Als een burcht staat hoog in onduidelijk gebied een roodblauwe halfopen schuiltent, uitkijkend op twee spoorlijnen en een snelweg, met een tweepersoonsmatras erin van het merk Polydaun. Voorlangs een sloot als een slotgracht, de geheime toegangsweg is een met braamstruiken overwoekerd modderpad. Eromheen is het land schitterend georganiseerd.

Niemand thuis. En onder de lage bomen verschijnt een groter kampement: hoopjes kleding, slaapmateriaal, schoenen, rugzakken, doorweekt maar te huishoudelijk achtergelaten om in onbruik te zijn.
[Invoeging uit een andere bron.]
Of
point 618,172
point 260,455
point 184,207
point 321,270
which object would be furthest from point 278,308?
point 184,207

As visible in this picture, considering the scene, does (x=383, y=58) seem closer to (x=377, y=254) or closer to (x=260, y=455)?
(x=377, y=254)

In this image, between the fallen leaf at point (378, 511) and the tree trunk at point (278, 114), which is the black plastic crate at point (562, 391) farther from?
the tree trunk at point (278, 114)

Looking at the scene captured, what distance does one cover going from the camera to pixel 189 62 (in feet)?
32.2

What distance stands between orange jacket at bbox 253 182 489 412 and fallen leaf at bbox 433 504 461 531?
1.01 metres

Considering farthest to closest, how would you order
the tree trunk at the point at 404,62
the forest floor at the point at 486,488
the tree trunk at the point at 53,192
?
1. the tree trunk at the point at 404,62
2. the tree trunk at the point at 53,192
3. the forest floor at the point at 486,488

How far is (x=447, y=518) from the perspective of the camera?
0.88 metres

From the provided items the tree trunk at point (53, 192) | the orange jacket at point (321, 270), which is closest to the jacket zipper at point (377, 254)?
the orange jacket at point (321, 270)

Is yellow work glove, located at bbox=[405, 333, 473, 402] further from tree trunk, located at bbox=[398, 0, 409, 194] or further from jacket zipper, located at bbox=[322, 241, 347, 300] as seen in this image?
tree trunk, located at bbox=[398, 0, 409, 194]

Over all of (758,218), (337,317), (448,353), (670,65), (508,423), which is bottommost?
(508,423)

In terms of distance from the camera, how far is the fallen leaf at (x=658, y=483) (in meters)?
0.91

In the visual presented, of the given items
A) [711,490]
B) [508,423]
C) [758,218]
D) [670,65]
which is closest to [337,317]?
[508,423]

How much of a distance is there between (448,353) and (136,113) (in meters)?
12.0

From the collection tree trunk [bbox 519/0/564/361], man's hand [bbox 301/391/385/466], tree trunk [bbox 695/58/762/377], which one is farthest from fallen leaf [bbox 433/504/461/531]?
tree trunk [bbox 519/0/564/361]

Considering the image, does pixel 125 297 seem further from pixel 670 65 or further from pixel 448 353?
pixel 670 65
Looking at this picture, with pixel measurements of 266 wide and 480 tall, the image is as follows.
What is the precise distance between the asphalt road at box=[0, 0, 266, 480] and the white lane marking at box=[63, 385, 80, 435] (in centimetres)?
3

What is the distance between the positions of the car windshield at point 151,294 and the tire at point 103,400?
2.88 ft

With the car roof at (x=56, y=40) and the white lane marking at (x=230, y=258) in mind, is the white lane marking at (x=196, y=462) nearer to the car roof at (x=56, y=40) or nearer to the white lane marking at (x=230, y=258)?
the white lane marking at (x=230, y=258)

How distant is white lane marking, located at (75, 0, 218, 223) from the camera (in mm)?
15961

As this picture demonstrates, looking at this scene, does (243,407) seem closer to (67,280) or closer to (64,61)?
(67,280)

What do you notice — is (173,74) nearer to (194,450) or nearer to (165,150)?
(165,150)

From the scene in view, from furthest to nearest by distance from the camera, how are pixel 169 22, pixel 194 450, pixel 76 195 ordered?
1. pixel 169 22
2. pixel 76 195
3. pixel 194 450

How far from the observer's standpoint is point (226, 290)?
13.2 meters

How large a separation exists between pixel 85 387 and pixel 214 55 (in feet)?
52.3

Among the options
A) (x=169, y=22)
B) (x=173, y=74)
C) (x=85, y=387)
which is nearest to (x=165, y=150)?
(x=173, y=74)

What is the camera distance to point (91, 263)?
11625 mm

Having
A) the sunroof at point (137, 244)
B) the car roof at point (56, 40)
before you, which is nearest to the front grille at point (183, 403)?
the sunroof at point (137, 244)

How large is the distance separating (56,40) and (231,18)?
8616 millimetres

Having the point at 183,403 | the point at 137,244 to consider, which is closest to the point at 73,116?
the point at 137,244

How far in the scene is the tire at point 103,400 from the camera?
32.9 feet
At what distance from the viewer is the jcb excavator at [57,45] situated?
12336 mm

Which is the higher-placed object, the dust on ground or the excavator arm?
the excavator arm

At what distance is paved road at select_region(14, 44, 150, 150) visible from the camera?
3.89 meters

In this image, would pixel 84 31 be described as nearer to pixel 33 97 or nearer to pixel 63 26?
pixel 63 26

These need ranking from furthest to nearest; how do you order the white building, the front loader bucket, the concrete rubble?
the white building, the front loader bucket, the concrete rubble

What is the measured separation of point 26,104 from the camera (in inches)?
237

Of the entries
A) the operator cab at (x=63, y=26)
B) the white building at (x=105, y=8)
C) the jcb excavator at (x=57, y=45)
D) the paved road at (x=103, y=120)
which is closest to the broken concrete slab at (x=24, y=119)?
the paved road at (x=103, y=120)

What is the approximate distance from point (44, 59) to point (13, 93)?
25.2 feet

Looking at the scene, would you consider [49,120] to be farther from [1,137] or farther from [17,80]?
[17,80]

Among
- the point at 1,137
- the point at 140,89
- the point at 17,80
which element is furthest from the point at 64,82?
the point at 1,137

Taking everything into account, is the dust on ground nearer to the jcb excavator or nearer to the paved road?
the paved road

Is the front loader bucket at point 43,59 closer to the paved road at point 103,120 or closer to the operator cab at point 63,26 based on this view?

Wie zwerft kent wegen die voor mensen met een huis verborgen blijven.

In het centrum van Parijs zijn daklozententjes zichtbaar neergezet, Eline Huisman schreef er een mooie column over. Hier is dakloosheid een schimmengebied, in de hoop dat het niet bestaat. Het land dat de welvaartsstaat uitvond wendt z’n gezicht af van de moeilijkheden die het zelf veroorzaakt, en laat de sporen achter in dit struikgewas.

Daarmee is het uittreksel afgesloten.